His name is Errol Rich, although no stone or cross with that name upon it will ever mark his final resting place. From the moment he was taken from his momma’s house, his sister and his momma screaming, Errol had ceased to exist. Now all traces of his physical presence are about to be erased from this earth, leaving only the memory of his life with those who have loved him, and the memory of his dying with those gathered here this night.
And why is he here? Error Rich is about to burn for refusing to buckle, for refusing to bend his knee, for disrespecting his betters.
Errol Rich is about to die for breaking a window.
He was driving his truck, his old truck with its cracked windshield and its flaking paint, when he heard the shout.
‘Hey, nigger!’
Then the glass exploded in on top of him, cutting his face and hands, and somehing hit him hard between the eyes. He braked suddenly, and smelled it upon himself. In his lap, the cracked pitcher dumped the remains of its contents on his seat and on his pants.
Urine.
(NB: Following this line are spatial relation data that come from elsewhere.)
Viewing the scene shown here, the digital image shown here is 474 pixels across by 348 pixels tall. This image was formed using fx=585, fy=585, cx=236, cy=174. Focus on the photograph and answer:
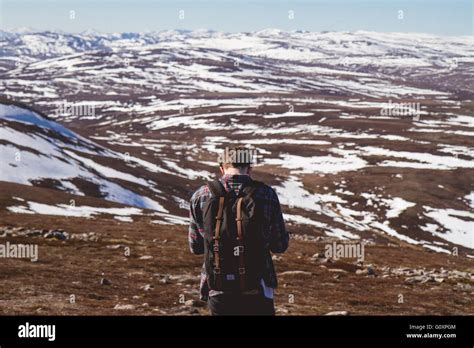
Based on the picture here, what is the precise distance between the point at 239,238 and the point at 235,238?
0.24 feet

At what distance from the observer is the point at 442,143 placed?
7618 inches

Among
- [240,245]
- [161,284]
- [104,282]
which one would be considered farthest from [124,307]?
[240,245]

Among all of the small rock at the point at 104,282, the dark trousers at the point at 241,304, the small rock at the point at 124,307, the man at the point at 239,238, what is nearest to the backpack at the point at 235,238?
the man at the point at 239,238

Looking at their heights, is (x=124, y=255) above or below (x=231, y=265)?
below

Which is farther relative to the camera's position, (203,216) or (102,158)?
(102,158)

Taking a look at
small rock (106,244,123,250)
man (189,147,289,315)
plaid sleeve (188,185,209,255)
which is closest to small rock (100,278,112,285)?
small rock (106,244,123,250)

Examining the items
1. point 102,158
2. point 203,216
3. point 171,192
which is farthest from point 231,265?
point 102,158

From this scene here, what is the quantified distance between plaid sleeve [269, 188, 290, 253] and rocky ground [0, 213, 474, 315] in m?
8.64

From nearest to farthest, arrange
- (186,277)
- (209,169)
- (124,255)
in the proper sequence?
(186,277) → (124,255) → (209,169)

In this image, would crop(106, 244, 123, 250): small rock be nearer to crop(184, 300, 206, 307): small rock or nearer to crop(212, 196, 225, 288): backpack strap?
crop(184, 300, 206, 307): small rock

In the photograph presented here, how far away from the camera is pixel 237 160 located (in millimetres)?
9883

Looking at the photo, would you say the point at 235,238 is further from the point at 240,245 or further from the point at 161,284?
the point at 161,284

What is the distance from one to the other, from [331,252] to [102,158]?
82.6 meters
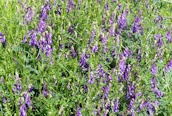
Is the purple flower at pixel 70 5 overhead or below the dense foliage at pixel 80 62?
overhead

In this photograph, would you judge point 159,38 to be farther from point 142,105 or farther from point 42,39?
point 42,39

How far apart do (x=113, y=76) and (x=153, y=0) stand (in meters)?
1.75

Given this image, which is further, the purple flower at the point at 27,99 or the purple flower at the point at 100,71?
the purple flower at the point at 100,71

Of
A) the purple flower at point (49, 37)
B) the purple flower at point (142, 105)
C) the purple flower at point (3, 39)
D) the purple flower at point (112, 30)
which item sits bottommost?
the purple flower at point (142, 105)

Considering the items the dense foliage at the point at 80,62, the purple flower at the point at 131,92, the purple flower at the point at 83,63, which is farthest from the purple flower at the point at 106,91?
the purple flower at the point at 83,63

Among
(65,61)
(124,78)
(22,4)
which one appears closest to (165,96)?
(124,78)

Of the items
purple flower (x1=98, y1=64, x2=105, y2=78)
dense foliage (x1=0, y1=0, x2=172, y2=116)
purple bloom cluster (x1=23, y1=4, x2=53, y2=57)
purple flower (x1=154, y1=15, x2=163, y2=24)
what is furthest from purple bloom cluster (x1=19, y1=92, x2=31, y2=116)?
purple flower (x1=154, y1=15, x2=163, y2=24)

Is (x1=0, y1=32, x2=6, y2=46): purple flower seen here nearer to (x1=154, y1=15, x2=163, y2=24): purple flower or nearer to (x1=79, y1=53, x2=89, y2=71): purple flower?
(x1=79, y1=53, x2=89, y2=71): purple flower

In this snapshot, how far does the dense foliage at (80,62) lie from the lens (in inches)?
82.3

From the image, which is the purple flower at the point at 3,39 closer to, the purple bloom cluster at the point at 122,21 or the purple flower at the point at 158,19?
the purple bloom cluster at the point at 122,21

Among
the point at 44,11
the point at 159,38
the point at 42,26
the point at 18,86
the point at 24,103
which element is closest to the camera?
the point at 24,103

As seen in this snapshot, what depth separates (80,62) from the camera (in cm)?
235

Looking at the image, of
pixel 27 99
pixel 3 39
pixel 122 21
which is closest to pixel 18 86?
pixel 27 99

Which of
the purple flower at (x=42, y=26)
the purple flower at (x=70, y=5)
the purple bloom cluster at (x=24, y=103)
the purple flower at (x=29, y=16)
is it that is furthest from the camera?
the purple flower at (x=70, y=5)
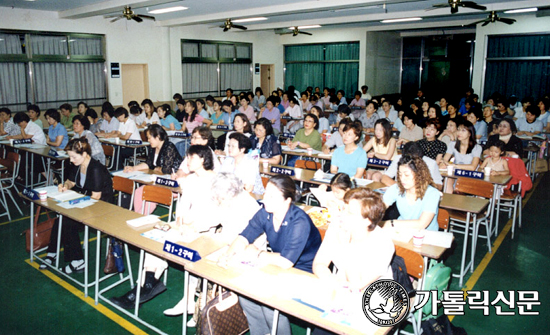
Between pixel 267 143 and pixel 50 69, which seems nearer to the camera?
pixel 267 143

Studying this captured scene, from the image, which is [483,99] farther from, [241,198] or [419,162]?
[241,198]

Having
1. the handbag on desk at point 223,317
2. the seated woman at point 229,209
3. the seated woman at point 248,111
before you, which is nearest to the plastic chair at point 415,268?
the seated woman at point 229,209

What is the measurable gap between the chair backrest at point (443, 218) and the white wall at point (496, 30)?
11186 millimetres

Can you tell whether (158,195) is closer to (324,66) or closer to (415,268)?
(415,268)

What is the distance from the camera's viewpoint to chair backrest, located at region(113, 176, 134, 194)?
461 cm

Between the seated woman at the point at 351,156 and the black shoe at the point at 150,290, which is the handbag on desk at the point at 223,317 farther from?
the seated woman at the point at 351,156

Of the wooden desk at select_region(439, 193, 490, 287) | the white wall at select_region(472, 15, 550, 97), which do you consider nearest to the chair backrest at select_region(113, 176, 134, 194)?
the wooden desk at select_region(439, 193, 490, 287)

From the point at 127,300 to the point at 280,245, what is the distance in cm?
156

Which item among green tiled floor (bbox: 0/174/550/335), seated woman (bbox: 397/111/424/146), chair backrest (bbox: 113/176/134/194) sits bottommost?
green tiled floor (bbox: 0/174/550/335)

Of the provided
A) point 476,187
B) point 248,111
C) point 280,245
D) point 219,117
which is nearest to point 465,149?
point 476,187

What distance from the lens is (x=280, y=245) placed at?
9.51 ft

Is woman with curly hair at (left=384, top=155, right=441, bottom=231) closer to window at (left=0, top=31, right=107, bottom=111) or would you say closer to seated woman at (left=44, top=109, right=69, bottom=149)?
seated woman at (left=44, top=109, right=69, bottom=149)

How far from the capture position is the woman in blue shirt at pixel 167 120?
8.80 m

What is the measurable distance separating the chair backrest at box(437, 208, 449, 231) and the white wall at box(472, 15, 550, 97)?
11.2 metres
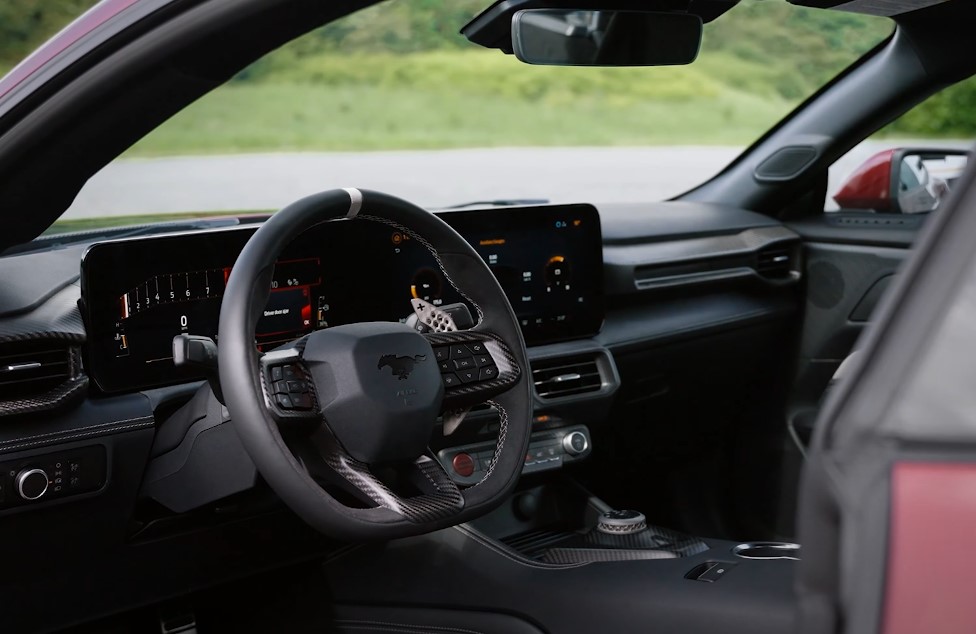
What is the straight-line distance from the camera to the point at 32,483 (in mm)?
2031

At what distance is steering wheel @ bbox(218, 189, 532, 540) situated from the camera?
160 centimetres

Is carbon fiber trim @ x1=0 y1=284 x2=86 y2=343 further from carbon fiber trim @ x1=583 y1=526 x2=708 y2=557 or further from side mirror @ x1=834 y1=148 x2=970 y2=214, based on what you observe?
side mirror @ x1=834 y1=148 x2=970 y2=214

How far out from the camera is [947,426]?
73 cm

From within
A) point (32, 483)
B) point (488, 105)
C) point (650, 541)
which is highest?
point (488, 105)

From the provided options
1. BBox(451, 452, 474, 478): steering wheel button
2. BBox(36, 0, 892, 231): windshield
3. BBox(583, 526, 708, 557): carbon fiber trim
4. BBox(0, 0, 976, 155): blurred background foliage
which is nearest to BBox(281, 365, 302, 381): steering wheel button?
BBox(451, 452, 474, 478): steering wheel button

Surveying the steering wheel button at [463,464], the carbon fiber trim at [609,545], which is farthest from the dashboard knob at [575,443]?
the steering wheel button at [463,464]

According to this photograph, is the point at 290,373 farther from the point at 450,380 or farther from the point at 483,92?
the point at 483,92

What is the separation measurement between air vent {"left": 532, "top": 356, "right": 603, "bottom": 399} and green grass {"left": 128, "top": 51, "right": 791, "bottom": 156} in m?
5.14

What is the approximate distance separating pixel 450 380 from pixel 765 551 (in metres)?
0.96

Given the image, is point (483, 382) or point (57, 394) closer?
point (483, 382)

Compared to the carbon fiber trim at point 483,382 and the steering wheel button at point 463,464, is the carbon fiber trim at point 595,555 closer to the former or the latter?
the steering wheel button at point 463,464

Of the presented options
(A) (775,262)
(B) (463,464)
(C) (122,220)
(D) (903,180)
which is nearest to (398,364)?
(B) (463,464)

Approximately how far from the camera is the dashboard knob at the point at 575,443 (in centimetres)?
295

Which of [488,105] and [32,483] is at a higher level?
[488,105]
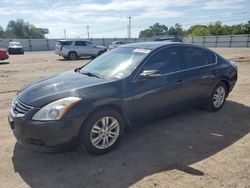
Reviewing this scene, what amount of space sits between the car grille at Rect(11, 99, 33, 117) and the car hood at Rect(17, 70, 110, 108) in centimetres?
5

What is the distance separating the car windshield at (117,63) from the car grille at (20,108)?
1.32 m

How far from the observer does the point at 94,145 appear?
12.0 feet

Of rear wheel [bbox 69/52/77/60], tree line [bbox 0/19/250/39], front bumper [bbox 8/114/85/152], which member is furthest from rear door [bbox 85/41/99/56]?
tree line [bbox 0/19/250/39]

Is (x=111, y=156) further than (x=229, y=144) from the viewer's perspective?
No

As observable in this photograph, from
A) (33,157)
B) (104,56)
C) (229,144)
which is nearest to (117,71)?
(104,56)

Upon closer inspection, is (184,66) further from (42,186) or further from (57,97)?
(42,186)

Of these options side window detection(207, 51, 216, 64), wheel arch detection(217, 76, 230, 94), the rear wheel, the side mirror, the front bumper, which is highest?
side window detection(207, 51, 216, 64)

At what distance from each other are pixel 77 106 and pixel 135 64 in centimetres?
133

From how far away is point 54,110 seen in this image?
3320 millimetres

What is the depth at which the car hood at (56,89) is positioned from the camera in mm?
3485

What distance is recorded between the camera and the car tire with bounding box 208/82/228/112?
18.3ft

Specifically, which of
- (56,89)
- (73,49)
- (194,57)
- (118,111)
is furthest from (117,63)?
(73,49)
They had filled a pitcher between them and thrown it through his windshield. He wiped the liquid from his face, his sleeve coming away wet and bloody, and looked at the three men standing by the roadside, a few steps away from the entrance to the bar.
'Who threw that?’ he asked. Nobody answered, but secretly, they were afraid. Errol Rich was a strong, powerful man. They had expected him to wipe his face and drive on, not to stop and confront them.
'You throw that, little Tom?’ Errol stood before Little Tom Rudge, the owner of the bar, but Little Tom wouldn’t meet his eyes. “Cause if you did, you better tell me now, else I’m gonna burn your shit heap down to the ground.’
But still there was no reply, so Errol Rich, who always did have a temper on him, signed his death warrant by taking a length of timber from the bed of his truck and turning to the men. They backed off, waiting for him to come at them, he threw the timber, all three feet of it, through the front window of Little Tom Rudge’s bar, then climbed back in his truck and drove away.
Now Errol Rich is about to die for a pane of cheap glass, and a whole town has come to watch it happen. He looks out on them, these God-fearing people, these sons and daughters of the land, and he feels the heat of their hatred upon him, a foretaste of the burning that is to come.